| READING TEXT |
━━━━━━━━━━━━━━━━━━━━━━━━━━━━━━

JdbcUtils Helper Object

JdbcUtils is a Scala object with methods to support JDBCRDD, JDBCRelation and JdbcRelationProvider.

Table 1. JdbcUtils API
Name Description

createConnectionFactory

Used when:

createTable

dropTable

getCommonJDBCType

getCustomSchema

Replaces data types in a table schema

Used exclusively when JDBCRelation is created (and customSchema JDBC option was defined)

getInsertStatement

getSchema

Used when JDBCRDD is requested to resolveTable

getSchemaOption

Used when JdbcRelationProvider is requested to write the rows of a structured query (a DataFrame) to a table

resultSetToRows

Used when…​FIXME

resultSetToSparkInternalRows

Used when JDBCRDD is requested to compute a partition

schemaString

saveTable

tableExists

Used when JdbcRelationProvider is requested to write the rows of a structured query (a DataFrame) to a table

truncateTable

Used when…​FIXME

createConnectionFactory Method

createConnectionFactory(options: JDBCOptions): () => Connection

createConnectionFactory…​FIXME

Note

createConnectionFactory is used when:

getCommonJDBCType Method

getCommonJDBCType(dt: DataType): Option[JdbcType]

getCommonJDBCType…​FIXME

Note
getCommonJDBCType is used when…​FIXME

getCatalystType Internal Method

getCatalystType(
  sqlType: Int,
  precision: Int,
  scale: Int,
  signed: Boolean): DataType

getCatalystType…​FIXME

Note
getCatalystType is used when…​FIXME

getSchemaOption Method

getSchemaOption(conn: Connection, options: JDBCOptions): Option[StructType]

getSchemaOption…​FIXME

Note
getSchemaOption is used when…​FIXME

getSchema Method

getSchema(
  resultSet: ResultSet,
  dialect: JdbcDialect,
  alwaysNullable: Boolean = false): StructType

getSchema…​FIXME

Note
getSchema is used when…​FIXME

resultSetToRows Method

resultSetToRows(resultSet: ResultSet, schema: StructType): Iterator[Row]

resultSetToRows…​FIXME

Note
resultSetToRows is used when…​FIXME

resultSetToSparkInternalRows Method

resultSetToSparkInternalRows(
  resultSet: ResultSet,
  schema: StructType,
  inputMetrics: InputMetrics): Iterator[InternalRow]

resultSetToSparkInternalRows…​FIXME

Note
resultSetToSparkInternalRows is used when…​FIXME

schemaString Method

schemaString(
  df: DataFrame,
  url: String,
  createTableColumnTypes: Option[String] = None): String

schemaString…​FIXME

Note
schemaString is used exclusively when JdbcUtils is requested to create a table.

parseUserSpecifiedCreateTableColumnTypes Internal Method

parseUserSpecifiedCreateTableColumnTypes(
  df: DataFrame,
  createTableColumnTypes: String): Map[String, String]

parseUserSpecifiedCreateTableColumnTypes…​FIXME

Note
parseUserSpecifiedCreateTableColumnTypes is used exclusively when JdbcUtils is requested to schemaString.

━━━━━━━━━━━━━━━━━━━━━━━━━━━━━━

| WHAT YOU NEED TO DO |
1) According to the JdbcUtils page, what does getCustomSchema do, and under what conditions is it used? Answer in one to three sentences.
2) Rewrite the JdbcUtils page between "parseUserSpecifiedCreateTableColumnTypes Internal Method" and "requested to schemaString.", inclusive, changing "exclusively" to "only".
None of the records are needed for this work.

| RECORD EXTRACTS |
━━━━━━━━━━━━━━━━━━━━━━━━━━━━━━

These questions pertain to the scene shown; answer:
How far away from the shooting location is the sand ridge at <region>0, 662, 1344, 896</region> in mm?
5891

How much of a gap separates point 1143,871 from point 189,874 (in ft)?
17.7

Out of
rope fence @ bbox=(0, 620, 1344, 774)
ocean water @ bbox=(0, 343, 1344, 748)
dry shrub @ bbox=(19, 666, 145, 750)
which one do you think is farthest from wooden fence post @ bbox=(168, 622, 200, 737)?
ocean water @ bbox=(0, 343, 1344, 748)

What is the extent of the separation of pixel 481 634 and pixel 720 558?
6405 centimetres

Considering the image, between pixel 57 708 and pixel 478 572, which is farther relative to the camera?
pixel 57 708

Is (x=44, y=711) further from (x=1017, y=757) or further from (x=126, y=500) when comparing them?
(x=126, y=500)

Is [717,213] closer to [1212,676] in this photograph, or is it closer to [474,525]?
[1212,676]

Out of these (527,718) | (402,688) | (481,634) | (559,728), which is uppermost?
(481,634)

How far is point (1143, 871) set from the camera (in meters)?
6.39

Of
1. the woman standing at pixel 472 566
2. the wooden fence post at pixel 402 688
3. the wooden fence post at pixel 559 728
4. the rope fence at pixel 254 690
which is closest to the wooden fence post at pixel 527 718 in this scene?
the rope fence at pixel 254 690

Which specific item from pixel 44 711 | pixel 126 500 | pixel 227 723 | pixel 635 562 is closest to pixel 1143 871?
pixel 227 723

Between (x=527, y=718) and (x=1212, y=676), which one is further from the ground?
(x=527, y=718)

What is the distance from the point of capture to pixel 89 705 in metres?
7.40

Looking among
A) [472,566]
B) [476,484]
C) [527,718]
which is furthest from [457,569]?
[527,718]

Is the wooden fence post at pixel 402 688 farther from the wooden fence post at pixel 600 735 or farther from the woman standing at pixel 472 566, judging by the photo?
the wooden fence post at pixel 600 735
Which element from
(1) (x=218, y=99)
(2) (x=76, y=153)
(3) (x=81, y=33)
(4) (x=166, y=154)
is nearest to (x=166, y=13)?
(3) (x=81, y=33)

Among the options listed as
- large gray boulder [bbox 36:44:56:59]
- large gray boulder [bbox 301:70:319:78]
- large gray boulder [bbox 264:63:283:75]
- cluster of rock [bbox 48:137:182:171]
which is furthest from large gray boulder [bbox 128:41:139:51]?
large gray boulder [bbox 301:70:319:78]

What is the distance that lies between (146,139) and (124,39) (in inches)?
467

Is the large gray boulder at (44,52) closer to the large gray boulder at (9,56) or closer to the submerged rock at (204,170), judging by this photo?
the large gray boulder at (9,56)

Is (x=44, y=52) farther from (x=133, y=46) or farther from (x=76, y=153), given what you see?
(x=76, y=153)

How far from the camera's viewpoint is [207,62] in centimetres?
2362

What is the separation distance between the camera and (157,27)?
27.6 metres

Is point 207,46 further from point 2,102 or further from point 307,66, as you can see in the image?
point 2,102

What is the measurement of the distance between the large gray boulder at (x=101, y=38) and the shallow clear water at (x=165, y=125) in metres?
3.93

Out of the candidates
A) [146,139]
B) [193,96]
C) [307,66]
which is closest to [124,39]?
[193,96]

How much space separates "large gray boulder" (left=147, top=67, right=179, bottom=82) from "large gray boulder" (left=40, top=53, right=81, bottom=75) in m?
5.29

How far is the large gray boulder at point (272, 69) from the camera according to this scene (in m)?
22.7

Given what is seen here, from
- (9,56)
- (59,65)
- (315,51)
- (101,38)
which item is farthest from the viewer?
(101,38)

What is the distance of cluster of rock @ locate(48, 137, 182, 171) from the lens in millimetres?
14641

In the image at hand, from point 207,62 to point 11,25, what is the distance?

━━━━━━━━━━━━━━━━━━━━━━━━━━━━━━

| PROBLEM SOLUTIONS |
1) getCustomSchema replaces data types in a table schema. It is used only when JDBCRelation is created and the customSchema JDBC option has been defined.

2)
parseUserSpecifiedCreateTableColumnTypes Internal Method

parseUserSpecifiedCreateTableColumnTypes(
  df: DataFrame,
  createTableColumnTypes: String): Map[String, String]

parseUserSpecifiedCreateTableColumnTypes…​FIXME

Note
parseUserSpecifiedCreateTableColumnTypes is used only when JdbcUtils is requested to schemaString.